IKZ-HAUSTECHNIK, Ausgabe 20/2004, Seite 16 f.


BRANCHE AKTUELL


 

Heißes Eisen

Zur Frage: Kann der SHK-Betrieb aufgrund der Stahlpreisexplosion eine Preisanpassung vom Auftraggeber verlangen?

Die in jüngster Zeit eingetretenen extremen Steigerungen bei den Stahlpreisen führen im Regelfall weder bei dem SHK-Betrieb noch bei dem Baustahllieferanten zu einem Anspruch auf eine Preis- bzw. Vergütungsanpassung, es sei denn, diese ist ausdrücklich im Rahmen einer Stoffpreisgleitklausel vereinbart. Das ist das Resümee von RA F.-W. Stohlmann, Geschäftsführer Recht im Fachverband Sanitär Heizung Klima, Nordrhein-Westfalen.

Seit Jahresbeginn haben sich die Stahlpreise je nach Baustahlsorte um 60 - 90 Prozent erhöht. Diese Entwicklung ist im Mai zum (vorläufigen?) Stillstand gekommen. Sowohl Baustahlhändler als auch SHK-Unternehmen haben sich gegenüber ihren Vertragspartnern auf die Störung der Geschäftsgrundlage im Sinne des § 313 BGB berufen und eine Preis- bzw. Vergütungsanpassung gefordert. Dem Fachverband liegen in dieser Hinsicht etliche Anfragen von Betrieben vor, die vor Erhöhung der Stahlpreise Verträge abgeschlossen hatten und nun zu den angebotenen Preisen entsprechende Materialien, die aus Stahl hergestellt sind, liefern müssten. Kann der SHK-Betrieb den erheblichen Preisanstieg gegenüber dem Auftraggeber weiterberechnen?

- - -

**Aufgaben zur Übung:**
1) Um wie viel Prozent sind die Stahlpreise laut dem Artikel zur Stahlpreisexplosion seit Jahresbeginn gestiegen?
2) Nenne alle Wörter im Artikel zur Stahlpreisexplosion, die mit „Baustahl“ zusammengesetzt sind.
3) Setze den Artikel zur Stahlpreisexplosion nach seinem letzten Satz fort.
Die Einträge werden hier nicht gebraucht.

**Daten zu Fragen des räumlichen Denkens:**
- - -

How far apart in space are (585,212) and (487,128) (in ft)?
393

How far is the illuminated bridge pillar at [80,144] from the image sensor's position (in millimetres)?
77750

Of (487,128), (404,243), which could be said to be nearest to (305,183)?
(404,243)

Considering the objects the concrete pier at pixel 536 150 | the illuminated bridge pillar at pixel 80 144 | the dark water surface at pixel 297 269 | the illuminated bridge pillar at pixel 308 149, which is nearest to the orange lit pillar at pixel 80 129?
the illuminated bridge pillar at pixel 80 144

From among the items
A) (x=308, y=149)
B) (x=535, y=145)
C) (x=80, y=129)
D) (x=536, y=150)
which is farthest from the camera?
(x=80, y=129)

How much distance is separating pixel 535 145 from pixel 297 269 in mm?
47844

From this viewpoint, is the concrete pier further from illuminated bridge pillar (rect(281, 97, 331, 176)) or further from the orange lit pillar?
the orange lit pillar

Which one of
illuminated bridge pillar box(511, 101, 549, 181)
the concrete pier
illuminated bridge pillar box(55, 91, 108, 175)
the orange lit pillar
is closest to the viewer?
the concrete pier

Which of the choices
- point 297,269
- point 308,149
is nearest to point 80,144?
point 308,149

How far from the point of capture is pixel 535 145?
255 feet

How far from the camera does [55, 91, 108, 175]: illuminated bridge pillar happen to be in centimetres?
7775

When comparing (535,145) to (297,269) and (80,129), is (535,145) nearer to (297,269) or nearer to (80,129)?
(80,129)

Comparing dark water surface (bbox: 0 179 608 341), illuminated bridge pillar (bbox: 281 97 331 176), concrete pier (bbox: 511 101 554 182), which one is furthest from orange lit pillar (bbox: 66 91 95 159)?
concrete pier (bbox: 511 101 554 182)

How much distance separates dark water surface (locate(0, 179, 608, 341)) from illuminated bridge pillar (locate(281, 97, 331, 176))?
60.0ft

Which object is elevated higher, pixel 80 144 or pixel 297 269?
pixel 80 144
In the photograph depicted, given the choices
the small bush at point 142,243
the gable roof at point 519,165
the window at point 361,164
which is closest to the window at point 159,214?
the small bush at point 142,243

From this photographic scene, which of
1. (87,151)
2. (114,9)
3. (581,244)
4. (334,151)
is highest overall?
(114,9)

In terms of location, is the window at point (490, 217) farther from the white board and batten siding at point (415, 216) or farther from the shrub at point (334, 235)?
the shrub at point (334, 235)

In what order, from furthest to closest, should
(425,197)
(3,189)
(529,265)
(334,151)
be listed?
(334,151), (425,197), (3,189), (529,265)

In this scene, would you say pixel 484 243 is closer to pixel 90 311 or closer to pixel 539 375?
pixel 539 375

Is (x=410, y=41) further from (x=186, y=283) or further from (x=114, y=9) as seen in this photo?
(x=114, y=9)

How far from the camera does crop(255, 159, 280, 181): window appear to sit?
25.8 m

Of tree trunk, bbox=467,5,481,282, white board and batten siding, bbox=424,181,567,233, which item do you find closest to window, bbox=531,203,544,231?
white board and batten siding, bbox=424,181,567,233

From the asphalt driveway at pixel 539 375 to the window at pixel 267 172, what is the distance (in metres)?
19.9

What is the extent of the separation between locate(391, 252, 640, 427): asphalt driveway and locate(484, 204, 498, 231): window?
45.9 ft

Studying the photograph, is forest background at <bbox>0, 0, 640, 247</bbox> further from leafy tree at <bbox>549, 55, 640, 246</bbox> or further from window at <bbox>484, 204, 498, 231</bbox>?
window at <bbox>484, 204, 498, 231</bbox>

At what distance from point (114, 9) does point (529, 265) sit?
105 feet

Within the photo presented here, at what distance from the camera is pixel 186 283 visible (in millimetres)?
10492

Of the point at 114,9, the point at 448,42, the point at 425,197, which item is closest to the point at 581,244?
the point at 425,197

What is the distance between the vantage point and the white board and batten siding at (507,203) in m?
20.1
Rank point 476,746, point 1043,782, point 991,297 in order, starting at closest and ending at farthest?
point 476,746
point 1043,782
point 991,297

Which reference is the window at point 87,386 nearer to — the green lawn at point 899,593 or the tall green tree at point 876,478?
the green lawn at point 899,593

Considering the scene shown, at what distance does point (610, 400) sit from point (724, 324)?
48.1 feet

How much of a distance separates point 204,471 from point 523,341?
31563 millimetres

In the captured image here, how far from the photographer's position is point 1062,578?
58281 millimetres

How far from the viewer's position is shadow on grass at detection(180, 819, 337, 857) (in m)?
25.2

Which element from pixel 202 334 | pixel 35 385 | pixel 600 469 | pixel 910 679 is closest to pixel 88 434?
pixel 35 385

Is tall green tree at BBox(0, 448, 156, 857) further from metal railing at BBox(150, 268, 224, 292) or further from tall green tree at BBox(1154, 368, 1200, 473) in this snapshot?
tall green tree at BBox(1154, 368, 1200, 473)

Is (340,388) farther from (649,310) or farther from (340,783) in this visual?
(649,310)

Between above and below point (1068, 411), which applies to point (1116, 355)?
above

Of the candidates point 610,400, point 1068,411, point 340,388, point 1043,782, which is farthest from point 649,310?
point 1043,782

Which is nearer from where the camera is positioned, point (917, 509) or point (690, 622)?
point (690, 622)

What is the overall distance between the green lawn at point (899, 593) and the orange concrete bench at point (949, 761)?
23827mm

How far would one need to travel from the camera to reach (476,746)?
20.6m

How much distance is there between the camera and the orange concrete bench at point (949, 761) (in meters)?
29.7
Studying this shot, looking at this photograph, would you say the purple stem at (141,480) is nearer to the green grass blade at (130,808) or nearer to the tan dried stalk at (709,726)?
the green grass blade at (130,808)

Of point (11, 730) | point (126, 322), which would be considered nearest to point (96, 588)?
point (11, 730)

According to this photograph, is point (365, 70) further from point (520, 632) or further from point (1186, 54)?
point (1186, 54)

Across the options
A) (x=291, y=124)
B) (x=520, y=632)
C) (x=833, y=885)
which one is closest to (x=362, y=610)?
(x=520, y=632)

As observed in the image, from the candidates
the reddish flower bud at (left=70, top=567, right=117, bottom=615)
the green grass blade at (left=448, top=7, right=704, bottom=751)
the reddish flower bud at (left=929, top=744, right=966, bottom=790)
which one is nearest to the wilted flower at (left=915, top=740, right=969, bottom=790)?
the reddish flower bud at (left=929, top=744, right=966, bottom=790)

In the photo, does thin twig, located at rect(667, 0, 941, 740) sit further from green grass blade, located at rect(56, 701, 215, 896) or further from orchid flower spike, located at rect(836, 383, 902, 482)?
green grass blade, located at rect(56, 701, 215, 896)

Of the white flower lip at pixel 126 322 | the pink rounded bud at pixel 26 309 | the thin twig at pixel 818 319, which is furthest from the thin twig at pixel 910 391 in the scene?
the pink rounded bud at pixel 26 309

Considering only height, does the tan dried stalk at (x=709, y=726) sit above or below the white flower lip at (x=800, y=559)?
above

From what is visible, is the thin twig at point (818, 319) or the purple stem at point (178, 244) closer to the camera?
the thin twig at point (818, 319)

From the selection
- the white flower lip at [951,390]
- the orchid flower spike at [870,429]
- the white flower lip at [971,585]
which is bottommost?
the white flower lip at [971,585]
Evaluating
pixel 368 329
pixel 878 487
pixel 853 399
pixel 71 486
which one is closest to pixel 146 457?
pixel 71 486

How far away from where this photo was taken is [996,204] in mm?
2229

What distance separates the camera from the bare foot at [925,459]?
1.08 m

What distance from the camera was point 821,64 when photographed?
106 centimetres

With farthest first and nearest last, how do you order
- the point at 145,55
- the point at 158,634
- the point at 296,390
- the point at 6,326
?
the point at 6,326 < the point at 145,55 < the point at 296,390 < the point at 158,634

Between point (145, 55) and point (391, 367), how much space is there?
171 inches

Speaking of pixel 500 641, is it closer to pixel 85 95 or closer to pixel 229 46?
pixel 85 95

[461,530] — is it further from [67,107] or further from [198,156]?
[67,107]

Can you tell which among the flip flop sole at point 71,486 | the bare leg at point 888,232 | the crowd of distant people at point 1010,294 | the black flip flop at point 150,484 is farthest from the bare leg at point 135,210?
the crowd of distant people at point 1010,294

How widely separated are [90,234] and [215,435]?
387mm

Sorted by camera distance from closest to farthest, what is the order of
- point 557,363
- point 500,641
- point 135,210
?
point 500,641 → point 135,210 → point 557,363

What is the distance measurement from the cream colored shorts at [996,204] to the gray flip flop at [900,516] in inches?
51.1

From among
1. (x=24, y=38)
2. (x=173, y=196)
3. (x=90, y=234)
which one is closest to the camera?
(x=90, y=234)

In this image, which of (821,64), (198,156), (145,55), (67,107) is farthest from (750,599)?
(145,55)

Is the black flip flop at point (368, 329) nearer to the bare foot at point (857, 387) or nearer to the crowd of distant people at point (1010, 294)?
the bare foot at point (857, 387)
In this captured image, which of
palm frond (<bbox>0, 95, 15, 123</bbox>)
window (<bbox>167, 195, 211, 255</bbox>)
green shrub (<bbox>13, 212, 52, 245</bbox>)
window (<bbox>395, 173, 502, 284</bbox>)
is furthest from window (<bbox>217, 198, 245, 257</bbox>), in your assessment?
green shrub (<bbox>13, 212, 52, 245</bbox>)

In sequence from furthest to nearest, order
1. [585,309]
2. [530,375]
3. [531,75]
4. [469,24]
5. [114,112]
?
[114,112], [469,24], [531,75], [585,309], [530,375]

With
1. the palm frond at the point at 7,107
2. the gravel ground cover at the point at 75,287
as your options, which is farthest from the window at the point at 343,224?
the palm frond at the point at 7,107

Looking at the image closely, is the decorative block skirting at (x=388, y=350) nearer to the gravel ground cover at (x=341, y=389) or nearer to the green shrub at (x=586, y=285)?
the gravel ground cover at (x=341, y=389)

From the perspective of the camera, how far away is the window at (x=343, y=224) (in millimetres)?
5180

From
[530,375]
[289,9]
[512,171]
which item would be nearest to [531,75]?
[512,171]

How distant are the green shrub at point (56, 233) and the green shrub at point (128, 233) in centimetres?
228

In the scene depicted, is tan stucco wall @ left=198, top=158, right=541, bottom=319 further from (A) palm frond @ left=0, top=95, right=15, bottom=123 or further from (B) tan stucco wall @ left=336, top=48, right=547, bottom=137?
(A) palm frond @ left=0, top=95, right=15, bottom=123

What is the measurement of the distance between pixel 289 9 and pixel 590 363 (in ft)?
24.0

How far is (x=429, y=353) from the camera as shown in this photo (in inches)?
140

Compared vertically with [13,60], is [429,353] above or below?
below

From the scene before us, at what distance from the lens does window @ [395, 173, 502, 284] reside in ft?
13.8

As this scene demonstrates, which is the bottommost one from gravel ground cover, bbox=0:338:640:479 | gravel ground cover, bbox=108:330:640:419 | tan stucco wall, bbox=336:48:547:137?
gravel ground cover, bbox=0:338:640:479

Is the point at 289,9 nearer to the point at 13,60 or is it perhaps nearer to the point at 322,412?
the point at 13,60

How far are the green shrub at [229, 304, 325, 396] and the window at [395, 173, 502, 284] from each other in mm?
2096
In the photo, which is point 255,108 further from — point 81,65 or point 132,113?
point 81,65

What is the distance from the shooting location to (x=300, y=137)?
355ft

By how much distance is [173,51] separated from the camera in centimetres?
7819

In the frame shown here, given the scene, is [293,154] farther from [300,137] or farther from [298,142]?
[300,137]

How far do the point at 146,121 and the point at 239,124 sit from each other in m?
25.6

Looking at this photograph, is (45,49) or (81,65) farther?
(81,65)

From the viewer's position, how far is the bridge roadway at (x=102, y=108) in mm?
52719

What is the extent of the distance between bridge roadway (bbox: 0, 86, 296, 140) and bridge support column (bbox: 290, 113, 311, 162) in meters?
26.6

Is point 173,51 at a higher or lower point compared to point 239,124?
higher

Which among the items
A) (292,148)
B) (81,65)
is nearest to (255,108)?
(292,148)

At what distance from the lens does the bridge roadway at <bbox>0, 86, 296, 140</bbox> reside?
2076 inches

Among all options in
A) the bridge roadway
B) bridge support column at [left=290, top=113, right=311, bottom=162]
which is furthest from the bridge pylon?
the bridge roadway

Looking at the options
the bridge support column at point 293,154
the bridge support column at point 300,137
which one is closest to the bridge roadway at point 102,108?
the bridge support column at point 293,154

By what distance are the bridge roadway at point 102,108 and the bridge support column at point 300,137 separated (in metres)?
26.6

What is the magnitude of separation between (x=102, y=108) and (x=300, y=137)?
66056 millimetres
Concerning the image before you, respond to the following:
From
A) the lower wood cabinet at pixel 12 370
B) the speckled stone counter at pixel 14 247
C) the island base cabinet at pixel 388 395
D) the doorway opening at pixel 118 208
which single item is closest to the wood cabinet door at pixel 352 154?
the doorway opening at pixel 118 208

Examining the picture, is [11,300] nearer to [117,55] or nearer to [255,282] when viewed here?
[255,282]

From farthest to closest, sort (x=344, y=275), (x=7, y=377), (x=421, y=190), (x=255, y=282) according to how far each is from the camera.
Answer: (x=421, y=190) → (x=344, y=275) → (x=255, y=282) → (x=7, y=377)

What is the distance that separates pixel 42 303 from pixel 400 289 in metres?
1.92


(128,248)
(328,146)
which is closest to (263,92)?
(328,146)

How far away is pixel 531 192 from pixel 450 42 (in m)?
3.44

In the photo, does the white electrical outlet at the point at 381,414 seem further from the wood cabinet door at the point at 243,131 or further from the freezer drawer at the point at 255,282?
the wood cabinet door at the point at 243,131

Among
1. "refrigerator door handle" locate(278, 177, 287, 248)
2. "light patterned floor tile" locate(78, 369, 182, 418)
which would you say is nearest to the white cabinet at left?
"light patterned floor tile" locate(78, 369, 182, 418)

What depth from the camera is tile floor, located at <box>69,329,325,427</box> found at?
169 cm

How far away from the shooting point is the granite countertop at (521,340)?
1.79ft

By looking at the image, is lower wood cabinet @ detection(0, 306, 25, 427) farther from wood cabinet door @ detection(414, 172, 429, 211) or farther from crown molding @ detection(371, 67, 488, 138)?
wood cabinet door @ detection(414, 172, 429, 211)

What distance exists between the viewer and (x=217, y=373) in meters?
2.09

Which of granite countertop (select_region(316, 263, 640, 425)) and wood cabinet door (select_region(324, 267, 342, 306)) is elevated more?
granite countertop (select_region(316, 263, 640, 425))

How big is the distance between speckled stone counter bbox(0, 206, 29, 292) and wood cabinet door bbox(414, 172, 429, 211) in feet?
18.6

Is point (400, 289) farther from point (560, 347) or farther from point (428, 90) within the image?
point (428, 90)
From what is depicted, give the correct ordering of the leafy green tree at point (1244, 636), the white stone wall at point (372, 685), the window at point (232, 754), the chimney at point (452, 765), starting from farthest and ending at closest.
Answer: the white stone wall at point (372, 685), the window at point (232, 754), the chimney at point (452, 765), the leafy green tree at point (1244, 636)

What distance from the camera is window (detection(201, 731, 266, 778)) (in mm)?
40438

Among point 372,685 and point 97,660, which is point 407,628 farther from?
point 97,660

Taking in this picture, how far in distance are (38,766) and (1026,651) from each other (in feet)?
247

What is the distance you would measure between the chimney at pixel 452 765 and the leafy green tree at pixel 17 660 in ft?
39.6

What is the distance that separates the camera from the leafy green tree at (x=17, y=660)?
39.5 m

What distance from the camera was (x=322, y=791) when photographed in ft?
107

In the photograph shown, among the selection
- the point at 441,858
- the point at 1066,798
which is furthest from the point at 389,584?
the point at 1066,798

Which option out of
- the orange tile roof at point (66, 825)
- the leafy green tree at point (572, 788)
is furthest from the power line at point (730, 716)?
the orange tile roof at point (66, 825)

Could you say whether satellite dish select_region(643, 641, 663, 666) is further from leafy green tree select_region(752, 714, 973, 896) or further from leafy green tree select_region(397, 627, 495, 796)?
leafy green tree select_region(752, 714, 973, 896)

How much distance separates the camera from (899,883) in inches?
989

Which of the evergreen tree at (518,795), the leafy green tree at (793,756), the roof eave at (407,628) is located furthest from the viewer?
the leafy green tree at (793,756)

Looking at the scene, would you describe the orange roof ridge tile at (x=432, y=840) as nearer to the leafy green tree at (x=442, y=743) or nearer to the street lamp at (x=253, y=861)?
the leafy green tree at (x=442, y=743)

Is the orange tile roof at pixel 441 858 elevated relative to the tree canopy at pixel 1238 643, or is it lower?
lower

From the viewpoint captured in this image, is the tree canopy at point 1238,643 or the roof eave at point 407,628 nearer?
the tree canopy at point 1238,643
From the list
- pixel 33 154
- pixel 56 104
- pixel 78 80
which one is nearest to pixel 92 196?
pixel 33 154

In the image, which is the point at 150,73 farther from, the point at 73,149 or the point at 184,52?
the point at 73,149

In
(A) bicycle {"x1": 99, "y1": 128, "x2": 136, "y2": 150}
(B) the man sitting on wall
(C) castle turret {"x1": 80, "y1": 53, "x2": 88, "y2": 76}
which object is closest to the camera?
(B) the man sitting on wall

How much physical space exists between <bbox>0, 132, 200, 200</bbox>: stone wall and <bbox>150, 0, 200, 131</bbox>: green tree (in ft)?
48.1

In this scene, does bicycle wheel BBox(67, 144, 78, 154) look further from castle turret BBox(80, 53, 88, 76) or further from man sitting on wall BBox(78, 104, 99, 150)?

- - -

**Lösungen:**
1) Je nach Baustahlsorte um 60 bis 90 Prozent.

2) Baustahllieferanten, Baustahlsorte, Baustahlhändler

3)
Rückblick: Die letzte markante Stahlpreiserhöhung ereignete sich gegen Ende der 60er-Jahre und hat sich - soweit erkennbar - nicht in der Rechtsprechung niedergeschlagen. Zur Klärung des Problems kann jedoch auf eine Entscheidung des Bundesgerichtshofes vom 08. 02. 1978, abgedruckt in der Juristischen Zeitung 1978 (Seite 235) zurückgegriffen werden. Der Bundesgerichtshof hatte darüber zu befinden, ob sich ein Heizöllieferant, der sich einer deutschen Großstadt gegenüber zur Lieferung des gesamten Heizöljahresbedarfs für 1973 verpflichtet hatte, auf den Wegfall der Geschäftsgrundlage berufen konnte, nachdem sich der Ölpreis nach Vertragsschluss um über 100% erhöht hatte ("Ölkrise"). Der BGH ging nach den damals aus § 242 BGB hergeleiteten richterlichen Grundsätzen davon aus, dass bei gegenseitigen Verträgen in der Regel die Vorstellung von Gleichwertigkeit von Leistung und Gegenleistung als stillschweigende Geschäftsgrundlage anzusehen sei. Dieser Vertrauensgrundsatz gilt allerdings dann nicht, wenn der Vertrag ergebe, wie die Parteien die Veränderung bestimmter Umstände geregelt wissen wollten. Umstände, die nach dem Vertrag ersichtlich in den Risikobereich eines Vertragspartners fallen, seien unter dem Gesichtspunkt des Wegfalls der Geschäftsgrundlage unbeachtlich. Als vertragliche Risikoübernahme sei insbesondere die Vereinbarung eines Festpreises anzusehen. Außerdem komme dem Grundsatz der Vertragstreue überragende Bedeutung zu, weshalb die Berufung auf den Wegfall der Geschäftsgrundlage nur in Extremfällen zulässig sei. Hiervon sei dann nicht auszugehen, wenn die betroffene Partei die Möglichkeit gehabt habe, die Nachteile der Preisentwicklung z.B. durch Lagerhaltung zu vermeiden. Der Öllieferant verlor seine Zahlungsklage über fast 700.000 DM.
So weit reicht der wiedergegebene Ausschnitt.